Once your β cells produce too many IgM antibodies, they are “turned off” and are no longer able to produce IgG antibodies. This is because the signal that tells your β cells to produce IgG antibodies is supplied by the signal from the IgM antibodies.
Therefore, reducing IgM antibody levels allows your β cells to produce more IgG antibodies, thus slowing down the process by which type-1 diabetes is triggered and more time for your pancreas to produce insulin.
Teplizumab is given as an intravenous infusion at a dose of 2 mg per 2 mL (1 mg/mL) single-dose vial once daily for 14 days.
Once daily for 14 days, administer TZIELD intravenously for a body surface area-based dose of 65 mcg/m2, 125 mcg/m2, 250 mcg/m2, 500 mcg/m2, and 1,030 mcg/m2 on days 1, 2, 3, 4, and 5, respectively.
Do not give two doses on the same day.
Most patients experience improvement within six months, and many experience improvement within one month.
Since this treatment is highly effective, it is typically reserved for patients with severe type-1 diabetes, those who do not respond to other treatments, or both.

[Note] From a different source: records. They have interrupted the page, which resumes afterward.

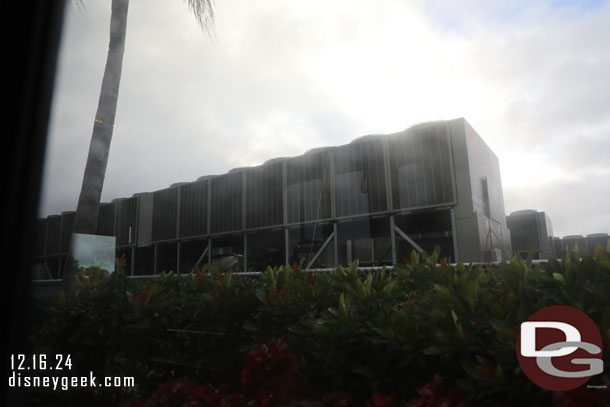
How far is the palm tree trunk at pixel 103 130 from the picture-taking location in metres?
2.50

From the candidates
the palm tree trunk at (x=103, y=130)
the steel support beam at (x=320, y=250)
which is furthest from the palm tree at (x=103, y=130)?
the steel support beam at (x=320, y=250)

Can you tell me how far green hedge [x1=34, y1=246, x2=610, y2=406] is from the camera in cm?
114

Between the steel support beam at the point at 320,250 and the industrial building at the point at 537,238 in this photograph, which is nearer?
the industrial building at the point at 537,238

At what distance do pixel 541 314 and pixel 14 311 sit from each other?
270cm

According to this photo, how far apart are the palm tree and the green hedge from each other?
1.31ft

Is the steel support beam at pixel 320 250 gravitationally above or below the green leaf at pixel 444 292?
above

Patients who are candidates for this treatment must be in stable condition and have failed at least one other type of treatment.
Teplizumab is very effective in delaying the onset of type-1 diabetes. The results of a randomized, placebo-controlled trial demonstrated that, compared to placebo, the treatment slowed the rate of progression from type-1 diabetes by a median of 50 months.
However, the participants in this study were selected because they had at least two symptoms of diabetes, including frequent ketosis and inability to produce insulin.
Therefore, it is unknown how well this treatment would work for patients experiencing symptoms of lesser severity.
In Study TN-10, Stage 3 diabetes was diagnosed in 45% of the TZIELD-treated patients and in 72% of the placebo-treated patients.
In order to assess the preventive efficacy of TZIELD, a Cox proportional hazards model was performed stratified by age and baseline oral glucose tolerance test status.
At randomization, the median time from randomization to diagnosis of Stage 3 diabetes was 50 months in the TZIELD group and 25 months in the placebo group, for a difference of 25 months.
After 51 months of follow-up, treatment with TZIELD resulted in a statistically significant delay of Stage 3 diabetes, with a hazard ratio of 0.41.
Teplizumab is well tolerated. Common adverse effects include headache, vomiting and rash. Serious side effects are extremely rare, but they include infection at the infusion site, low platelet counts and allergic reaction to the medication.
TZIELD may cause side effects, including Cytokine Release Syndrome (CRS), including: • sickness • tiredness • muscle and joint pain • headache • jaundice.
It may begin with a fever, fatigue muscle and joint ache, nausea, headache, or increased liver enzymes in your blood. Have your healthcare provider right away if you experience CRS symptoms during TZIELD treatment.
TZIELD may cause a decrease in lymphocytes, a type of white blood cell. A decrease in white blood cell count is a serious but common side effect that may damage your body’s ability to combat infections.
After your fifth dose of TZIELD, your white blood cell count will be restored to normal. Some individuals will endure a longer and more severe decrease in lymphocytes.
Yes, Teplizumab can slow down progression of Type-1 diabetes by 41%. A meta-analysis of randomised, placebo-controlled studies involving participants did find that the treatment reduced the risk of developing type-1 diabetes by 41%.
This number may seem low, but it is important to consider that type-1 diabetes is one of the best-known autoimmune diseases.